On Raspberry Pi OS, fake-hwclock
would already have been active by default, and it would already have been setup to save periodically (once per hour by default).
More importantly, note that fake-hwclock
did not and cannot "make sure this doesn't occur again", and neither won't ntpd
nor any other time service.
This is because RPis do lack a battery-backuped RTC, so they won't have a correct time after prolongued powerdown periods.

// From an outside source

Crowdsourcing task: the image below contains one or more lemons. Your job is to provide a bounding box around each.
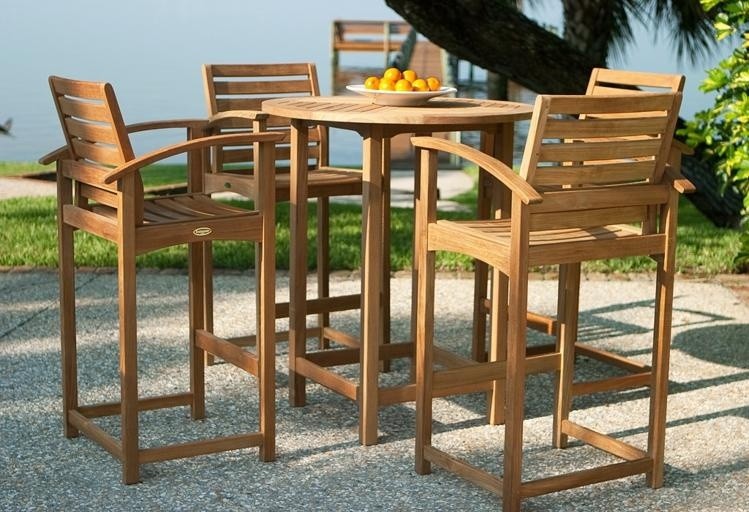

As a makeshift solution, Raspberry Pi OS starts with the last known time as saved by fake-hwclock
, and it would then try to sync with NTP servers by their respective DNS names (as configurable by /etc/systemd/timesyncd.conf
).
Now, DNSSEC validation requires a consistent time-frame on all involved machines, and if your RPi's time would be off by too much, DNS resolution of the time server name would fail. In fact, all DNS lookups will fail that way, and the resulting inability to contact an NTP server's IP for syncing time would leave you stuck with the wrong time and no DNS resolution.
To address this, you could try to add your router's IP address to your RPi's timesyncd.conf
, provided your router can be configured to act as a local time server.
This is what I've done on my RPi (click for details)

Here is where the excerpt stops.